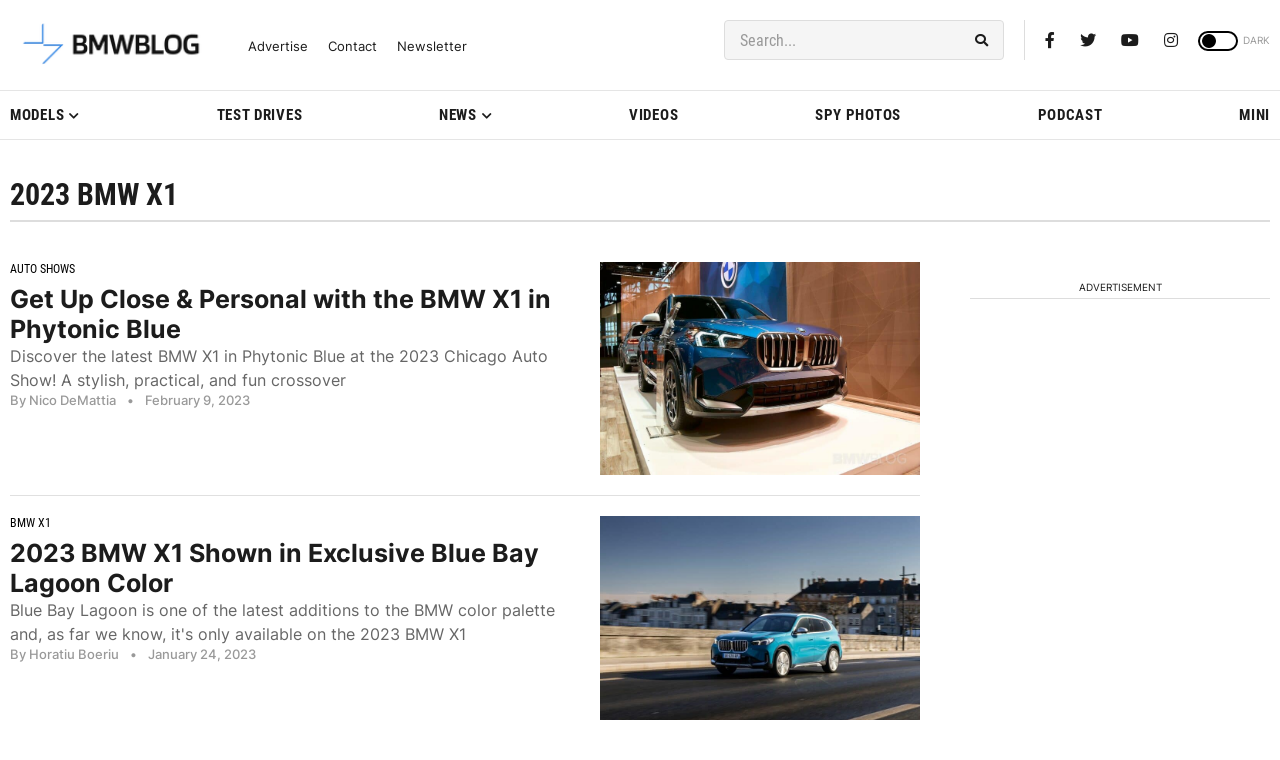

--- FILE ---
content_type: application/javascript; charset=UTF-8
request_url: https://bmwblog.disqus.com/count-data.js?1=509923%20https%3A%2F%2Fwww.bmwblog.com%2F%3Fp%3D509923&1=509952%20https%3A%2F%2Fwww.bmwblog.com%2F%3Fp%3D509952&1=509954%20https%3A%2F%2Fwww.bmwblog.com%2F%3Fp%3D509954&1=509956%20https%3A%2F%2Fwww.bmwblog.com%2F%3Fp%3D509956&1=509971%20https%3A%2F%2Fwww.bmwblog.com%2F%3Fp%3D509971
body_size: 543
content:
var DISQUSWIDGETS;

if (typeof DISQUSWIDGETS != 'undefined') {
    DISQUSWIDGETS.displayCount({"text":{"and":"and","comments":{"zero":"0 Comments","multiple":"{num} Comments","one":"1 Comments"}},"counts":[{"id":"509923 https:\/\/www.bmwblog.com\/?p=509923","comments":1},{"id":"509956 https:\/\/www.bmwblog.com\/?p=509956","comments":15},{"id":"509954 https:\/\/www.bmwblog.com\/?p=509954","comments":47},{"id":"509952 https:\/\/www.bmwblog.com\/?p=509952","comments":0},{"id":"509971 https:\/\/www.bmwblog.com\/?p=509971","comments":2}]});
}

::::

#### WHAT YOU NEED TO DO:
Return the material above in exact form. Pictures stay out.

#### RESPONSE:
--- FILE ---
content_type: application/javascript; charset=UTF-8
request_url: https://bmwblog.disqus.com/count-data.js?1=509923%20https%3A%2F%2Fwww.bmwblog.com%2F%3Fp%3D509923&1=509952%20https%3A%2F%2Fwww.bmwblog.com%2F%3Fp%3D509952&1=509954%20https%3A%2F%2Fwww.bmwblog.com%2F%3Fp%3D509954&1=509956%20https%3A%2F%2Fwww.bmwblog.com%2F%3Fp%3D509956&1=509971%20https%3A%2F%2Fwww.bmwblog.com%2F%3Fp%3D509971
body_size: 543
content:
var DISQUSWIDGETS;

if (typeof DISQUSWIDGETS != 'undefined') {
    DISQUSWIDGETS.displayCount({"text":{"and":"and","comments":{"zero":"0 Comments","multiple":"{num} Comments","one":"1 Comments"}},"counts":[{"id":"509923 https:\/\/www.bmwblog.com\/?p=509923","comments":1},{"id":"509956 https:\/\/www.bmwblog.com\/?p=509956","comments":15},{"id":"509954 https:\/\/www.bmwblog.com\/?p=509954","comments":47},{"id":"509952 https:\/\/www.bmwblog.com\/?p=509952","comments":0},{"id":"509971 https:\/\/www.bmwblog.com\/?p=509971","comments":2}]});
}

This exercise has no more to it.